* STATED GOAL
Copy the lines of data below word for word, starting at the line containing "Which among" and ending with the line containing "3350 millimetres", both included.

(Part of a data file)
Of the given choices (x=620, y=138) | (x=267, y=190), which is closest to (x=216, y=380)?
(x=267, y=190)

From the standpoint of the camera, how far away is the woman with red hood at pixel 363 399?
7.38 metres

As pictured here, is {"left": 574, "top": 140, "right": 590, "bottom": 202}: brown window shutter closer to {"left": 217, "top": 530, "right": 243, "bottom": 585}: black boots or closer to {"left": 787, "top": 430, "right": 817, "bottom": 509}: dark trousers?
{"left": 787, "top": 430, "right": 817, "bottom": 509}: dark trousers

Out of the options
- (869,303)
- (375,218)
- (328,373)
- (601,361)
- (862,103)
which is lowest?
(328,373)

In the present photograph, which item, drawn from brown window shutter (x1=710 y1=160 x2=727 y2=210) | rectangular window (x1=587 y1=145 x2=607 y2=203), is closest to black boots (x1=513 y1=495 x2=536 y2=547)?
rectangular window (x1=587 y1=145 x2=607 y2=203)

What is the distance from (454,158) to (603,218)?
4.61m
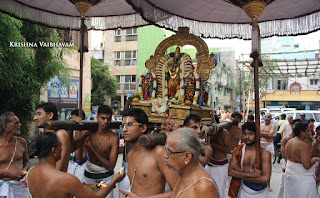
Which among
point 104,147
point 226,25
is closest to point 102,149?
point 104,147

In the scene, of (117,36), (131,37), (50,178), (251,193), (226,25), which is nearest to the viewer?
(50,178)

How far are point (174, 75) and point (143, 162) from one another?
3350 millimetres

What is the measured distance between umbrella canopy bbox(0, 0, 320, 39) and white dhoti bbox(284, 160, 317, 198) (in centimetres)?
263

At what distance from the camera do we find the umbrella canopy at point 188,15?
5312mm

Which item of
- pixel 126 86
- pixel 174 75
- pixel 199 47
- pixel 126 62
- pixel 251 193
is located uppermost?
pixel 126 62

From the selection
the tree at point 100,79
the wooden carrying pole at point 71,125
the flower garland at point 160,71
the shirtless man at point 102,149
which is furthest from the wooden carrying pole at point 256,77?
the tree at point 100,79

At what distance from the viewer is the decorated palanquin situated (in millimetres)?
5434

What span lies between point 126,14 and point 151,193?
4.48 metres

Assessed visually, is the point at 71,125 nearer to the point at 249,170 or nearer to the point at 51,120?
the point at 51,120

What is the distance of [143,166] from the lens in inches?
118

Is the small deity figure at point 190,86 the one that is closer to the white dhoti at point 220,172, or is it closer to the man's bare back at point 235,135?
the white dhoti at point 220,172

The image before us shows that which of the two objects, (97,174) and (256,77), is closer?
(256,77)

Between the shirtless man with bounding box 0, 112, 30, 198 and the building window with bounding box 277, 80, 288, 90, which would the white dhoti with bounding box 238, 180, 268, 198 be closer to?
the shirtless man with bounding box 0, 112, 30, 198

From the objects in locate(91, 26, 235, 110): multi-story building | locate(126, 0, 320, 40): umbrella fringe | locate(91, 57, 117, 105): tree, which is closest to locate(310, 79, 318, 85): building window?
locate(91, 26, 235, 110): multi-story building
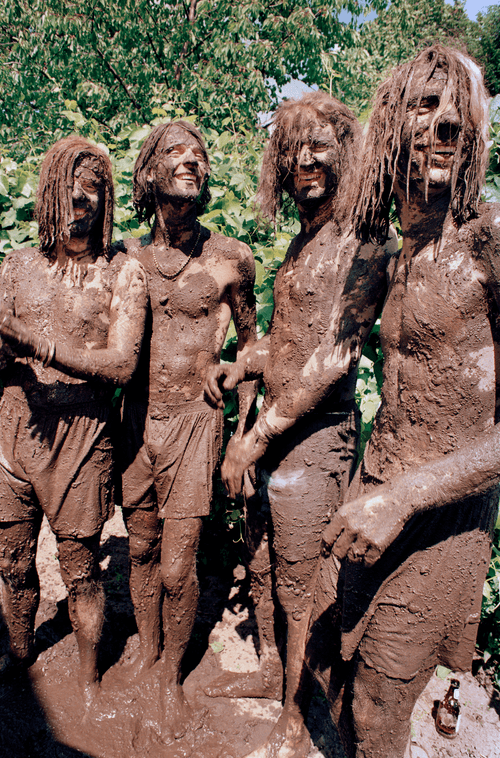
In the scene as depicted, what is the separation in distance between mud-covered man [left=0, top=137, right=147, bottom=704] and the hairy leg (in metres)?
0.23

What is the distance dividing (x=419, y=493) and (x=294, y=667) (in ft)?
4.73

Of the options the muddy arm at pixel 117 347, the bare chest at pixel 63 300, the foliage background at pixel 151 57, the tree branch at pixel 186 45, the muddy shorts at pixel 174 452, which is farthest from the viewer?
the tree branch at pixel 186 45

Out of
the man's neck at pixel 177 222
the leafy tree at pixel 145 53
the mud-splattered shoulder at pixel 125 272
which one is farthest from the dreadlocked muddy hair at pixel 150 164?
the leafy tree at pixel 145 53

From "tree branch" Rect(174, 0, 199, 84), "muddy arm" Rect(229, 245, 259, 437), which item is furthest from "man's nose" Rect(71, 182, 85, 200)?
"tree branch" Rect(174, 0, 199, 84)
* * *
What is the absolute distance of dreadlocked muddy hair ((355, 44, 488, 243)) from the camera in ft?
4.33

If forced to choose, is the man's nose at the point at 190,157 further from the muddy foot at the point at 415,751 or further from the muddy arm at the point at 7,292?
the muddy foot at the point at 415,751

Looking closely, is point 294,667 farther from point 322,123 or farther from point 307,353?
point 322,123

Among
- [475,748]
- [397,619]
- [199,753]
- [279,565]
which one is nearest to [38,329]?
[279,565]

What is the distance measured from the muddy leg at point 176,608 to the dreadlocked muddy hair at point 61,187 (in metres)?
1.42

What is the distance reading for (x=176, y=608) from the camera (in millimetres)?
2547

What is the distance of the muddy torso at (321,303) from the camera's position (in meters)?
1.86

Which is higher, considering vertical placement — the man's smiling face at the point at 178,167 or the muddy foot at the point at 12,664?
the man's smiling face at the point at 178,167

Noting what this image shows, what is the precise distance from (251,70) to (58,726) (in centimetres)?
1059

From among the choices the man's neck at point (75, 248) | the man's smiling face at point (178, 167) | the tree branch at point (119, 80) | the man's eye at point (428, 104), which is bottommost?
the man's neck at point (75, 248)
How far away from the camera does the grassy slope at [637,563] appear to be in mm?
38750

* WRITTEN REPLY
Which among
point 104,147
point 226,25
is closest to point 102,149?
point 104,147

In the scene, of (117,36), (131,37), (50,178), (251,193), (226,25), which is nearest to the viewer?
(50,178)

How far are point (174, 75) and point (143, 162) from one another?
3350 millimetres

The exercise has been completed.